The girlfriend has nothing, no POA. The funeral home notified SS, and we verified that. We closed his bank personal account as well as notified his company's pension dept he retired from to halt those payments. I'm sure she would've kept on receiving payments if she could have.. We are at the point of searching for a lawyer. I think the tax thing will put us there, and to be be declared as executor of the estate.
First of all, even if a power of attorney existed, it dissolves upon death. You can't use a POA to act for a deceased person, so that's irrelevant.

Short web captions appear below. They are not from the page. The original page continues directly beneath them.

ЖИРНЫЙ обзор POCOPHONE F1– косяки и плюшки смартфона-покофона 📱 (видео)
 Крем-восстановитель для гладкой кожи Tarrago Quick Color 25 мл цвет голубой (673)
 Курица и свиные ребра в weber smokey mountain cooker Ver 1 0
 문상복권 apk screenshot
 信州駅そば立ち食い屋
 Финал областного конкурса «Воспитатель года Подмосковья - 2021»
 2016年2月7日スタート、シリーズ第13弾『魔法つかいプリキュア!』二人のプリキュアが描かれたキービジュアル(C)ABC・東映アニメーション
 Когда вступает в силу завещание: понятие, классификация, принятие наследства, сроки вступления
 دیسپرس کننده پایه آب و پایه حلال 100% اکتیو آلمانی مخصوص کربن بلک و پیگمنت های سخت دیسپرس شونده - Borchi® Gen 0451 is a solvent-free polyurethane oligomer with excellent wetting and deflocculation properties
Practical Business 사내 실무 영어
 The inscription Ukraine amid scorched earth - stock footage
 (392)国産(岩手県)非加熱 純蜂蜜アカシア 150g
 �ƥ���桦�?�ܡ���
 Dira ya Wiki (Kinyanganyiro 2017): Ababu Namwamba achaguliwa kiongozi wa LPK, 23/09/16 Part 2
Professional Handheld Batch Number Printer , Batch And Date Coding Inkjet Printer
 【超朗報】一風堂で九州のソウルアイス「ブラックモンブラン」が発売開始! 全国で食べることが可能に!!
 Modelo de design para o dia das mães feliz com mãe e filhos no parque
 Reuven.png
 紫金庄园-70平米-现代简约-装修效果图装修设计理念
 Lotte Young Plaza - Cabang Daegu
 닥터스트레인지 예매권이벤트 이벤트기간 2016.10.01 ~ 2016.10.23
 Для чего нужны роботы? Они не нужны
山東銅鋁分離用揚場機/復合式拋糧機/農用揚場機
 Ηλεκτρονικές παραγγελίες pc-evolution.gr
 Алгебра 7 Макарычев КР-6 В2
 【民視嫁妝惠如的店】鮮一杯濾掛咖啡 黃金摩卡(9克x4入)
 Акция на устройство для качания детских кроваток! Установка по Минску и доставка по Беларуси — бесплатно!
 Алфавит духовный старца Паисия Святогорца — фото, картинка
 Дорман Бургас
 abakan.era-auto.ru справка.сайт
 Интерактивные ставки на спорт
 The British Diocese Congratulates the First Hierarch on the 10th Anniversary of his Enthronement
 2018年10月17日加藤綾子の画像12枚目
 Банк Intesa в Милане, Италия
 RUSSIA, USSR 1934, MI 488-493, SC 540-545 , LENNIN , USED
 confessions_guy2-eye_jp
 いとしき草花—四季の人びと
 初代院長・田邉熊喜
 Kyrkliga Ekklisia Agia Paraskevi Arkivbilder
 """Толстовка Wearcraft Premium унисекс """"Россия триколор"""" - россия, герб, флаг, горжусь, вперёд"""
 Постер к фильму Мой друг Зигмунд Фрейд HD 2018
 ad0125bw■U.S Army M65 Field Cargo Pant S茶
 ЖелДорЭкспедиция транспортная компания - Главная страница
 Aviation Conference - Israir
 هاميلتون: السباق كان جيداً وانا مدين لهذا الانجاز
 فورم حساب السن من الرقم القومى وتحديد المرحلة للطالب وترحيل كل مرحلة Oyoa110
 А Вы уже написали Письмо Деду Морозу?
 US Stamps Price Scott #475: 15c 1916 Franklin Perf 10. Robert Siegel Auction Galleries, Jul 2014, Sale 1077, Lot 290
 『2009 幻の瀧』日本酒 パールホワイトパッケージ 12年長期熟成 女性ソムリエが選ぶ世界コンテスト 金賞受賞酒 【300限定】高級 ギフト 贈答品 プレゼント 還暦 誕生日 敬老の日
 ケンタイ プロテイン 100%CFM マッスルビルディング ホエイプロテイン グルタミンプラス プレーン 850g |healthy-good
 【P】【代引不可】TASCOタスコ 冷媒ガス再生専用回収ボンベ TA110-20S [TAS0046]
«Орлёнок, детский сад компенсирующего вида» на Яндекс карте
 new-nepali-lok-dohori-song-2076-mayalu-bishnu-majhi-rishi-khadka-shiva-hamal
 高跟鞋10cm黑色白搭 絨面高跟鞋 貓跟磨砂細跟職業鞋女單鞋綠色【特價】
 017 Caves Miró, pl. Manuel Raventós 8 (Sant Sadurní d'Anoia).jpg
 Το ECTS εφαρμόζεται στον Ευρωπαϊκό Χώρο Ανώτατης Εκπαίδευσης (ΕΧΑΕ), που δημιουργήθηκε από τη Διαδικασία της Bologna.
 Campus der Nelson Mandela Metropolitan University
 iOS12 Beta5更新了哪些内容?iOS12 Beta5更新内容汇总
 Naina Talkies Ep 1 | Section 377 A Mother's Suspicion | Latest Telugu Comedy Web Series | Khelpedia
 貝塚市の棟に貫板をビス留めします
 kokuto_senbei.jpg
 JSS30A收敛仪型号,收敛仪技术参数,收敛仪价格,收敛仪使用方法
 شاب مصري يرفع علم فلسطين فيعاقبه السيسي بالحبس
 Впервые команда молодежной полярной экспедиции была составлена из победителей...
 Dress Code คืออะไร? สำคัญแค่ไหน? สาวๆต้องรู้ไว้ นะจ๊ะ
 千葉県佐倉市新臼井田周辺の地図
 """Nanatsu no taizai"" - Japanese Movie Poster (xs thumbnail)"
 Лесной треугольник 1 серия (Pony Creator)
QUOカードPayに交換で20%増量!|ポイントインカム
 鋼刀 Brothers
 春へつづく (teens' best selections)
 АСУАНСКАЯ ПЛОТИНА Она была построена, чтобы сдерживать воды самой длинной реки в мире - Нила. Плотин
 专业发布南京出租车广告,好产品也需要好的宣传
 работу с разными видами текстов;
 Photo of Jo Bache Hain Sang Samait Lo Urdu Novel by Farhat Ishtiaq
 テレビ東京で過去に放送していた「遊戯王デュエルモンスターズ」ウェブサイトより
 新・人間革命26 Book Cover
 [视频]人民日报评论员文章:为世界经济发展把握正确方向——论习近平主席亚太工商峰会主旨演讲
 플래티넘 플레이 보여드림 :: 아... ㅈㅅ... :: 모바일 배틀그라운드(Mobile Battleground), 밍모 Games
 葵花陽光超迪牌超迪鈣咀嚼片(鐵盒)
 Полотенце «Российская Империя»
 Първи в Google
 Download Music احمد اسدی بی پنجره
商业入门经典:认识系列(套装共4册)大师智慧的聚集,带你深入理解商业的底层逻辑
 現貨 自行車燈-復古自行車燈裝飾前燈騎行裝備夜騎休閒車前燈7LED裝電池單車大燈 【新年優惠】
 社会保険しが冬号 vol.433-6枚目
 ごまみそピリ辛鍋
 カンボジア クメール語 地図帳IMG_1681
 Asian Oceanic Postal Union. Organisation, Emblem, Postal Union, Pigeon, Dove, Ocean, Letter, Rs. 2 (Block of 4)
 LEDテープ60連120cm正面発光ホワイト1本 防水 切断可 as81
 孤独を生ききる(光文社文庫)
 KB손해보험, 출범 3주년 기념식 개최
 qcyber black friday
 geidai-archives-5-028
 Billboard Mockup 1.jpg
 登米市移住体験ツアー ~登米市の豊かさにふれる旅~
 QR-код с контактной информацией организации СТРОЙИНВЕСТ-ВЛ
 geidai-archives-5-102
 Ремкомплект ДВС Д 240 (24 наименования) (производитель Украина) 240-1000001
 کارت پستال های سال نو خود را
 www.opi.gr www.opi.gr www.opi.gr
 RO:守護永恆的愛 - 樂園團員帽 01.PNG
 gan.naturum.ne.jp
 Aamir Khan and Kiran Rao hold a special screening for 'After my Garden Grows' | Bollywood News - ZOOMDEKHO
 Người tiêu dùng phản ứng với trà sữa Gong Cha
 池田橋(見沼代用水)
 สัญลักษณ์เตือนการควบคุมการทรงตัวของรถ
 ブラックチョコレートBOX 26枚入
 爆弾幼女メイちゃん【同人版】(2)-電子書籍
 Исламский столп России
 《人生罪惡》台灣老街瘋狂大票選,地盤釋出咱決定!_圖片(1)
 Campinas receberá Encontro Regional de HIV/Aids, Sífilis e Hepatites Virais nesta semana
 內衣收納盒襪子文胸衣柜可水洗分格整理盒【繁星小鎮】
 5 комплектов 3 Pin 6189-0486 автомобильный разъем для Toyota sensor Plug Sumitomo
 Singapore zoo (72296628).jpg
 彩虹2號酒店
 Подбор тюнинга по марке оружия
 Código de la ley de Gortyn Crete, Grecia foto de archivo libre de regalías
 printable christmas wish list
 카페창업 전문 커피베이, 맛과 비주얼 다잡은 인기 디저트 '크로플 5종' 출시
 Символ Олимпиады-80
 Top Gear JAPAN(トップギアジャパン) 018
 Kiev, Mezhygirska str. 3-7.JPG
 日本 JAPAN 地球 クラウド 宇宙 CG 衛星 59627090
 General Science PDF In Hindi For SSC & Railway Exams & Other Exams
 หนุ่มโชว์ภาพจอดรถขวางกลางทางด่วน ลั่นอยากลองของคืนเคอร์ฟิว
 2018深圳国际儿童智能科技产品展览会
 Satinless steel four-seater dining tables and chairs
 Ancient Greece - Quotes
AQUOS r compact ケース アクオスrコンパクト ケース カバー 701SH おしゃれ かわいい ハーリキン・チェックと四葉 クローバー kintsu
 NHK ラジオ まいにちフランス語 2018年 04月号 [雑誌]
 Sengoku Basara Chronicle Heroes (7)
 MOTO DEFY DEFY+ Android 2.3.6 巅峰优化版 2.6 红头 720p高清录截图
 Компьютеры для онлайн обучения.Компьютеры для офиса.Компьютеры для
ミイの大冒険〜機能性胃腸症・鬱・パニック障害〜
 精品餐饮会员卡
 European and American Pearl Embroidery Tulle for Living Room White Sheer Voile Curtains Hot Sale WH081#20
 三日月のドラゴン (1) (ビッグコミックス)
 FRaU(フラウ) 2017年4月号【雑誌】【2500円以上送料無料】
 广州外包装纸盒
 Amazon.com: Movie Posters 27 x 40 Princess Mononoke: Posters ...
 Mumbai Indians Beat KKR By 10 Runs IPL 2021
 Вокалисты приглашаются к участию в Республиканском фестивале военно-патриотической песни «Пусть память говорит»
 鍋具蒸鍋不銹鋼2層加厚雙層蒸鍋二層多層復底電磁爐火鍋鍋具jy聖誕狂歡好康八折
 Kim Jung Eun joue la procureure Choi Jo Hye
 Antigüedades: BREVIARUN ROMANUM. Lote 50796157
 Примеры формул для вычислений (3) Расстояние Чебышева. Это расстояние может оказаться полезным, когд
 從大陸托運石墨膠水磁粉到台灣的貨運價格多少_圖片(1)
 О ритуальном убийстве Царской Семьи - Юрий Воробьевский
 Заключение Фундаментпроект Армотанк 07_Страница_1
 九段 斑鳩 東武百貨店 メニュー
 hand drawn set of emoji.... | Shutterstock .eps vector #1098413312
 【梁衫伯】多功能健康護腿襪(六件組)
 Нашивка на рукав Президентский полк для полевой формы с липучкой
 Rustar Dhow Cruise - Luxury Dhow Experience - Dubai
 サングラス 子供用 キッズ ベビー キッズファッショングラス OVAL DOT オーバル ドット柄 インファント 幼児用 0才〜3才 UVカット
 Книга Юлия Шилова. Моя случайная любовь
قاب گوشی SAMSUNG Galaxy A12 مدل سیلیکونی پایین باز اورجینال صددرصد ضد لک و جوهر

It sounds like you want to file a return just to block the other person from also e-filing a tax return. I think this is probably a bad idea, because it will almost certainly be wrong or incomplete, and amended returns are taking up to a full year to process. You want to get this right, not rushed.
No one can legally file for a deceased person without a declaration that they are the person's executor or personal representative. Typically this is done by signing your name to the tax return on paper with "personal representative" next to it. To get a deceased person's tax refund sent to you, you must file a form 1310 with your tax return, and that also requires a declaration that you are appointed their personal representative, and you can't e-file this form. You must mail it (with a full return or separately after e-filing the main return) and attach a copy of the court order designating you as the personal representative.
So there is not too much worry that someone else could claim your father's tax refund, and lots of ways to prove the person was wrong if they tried to do so.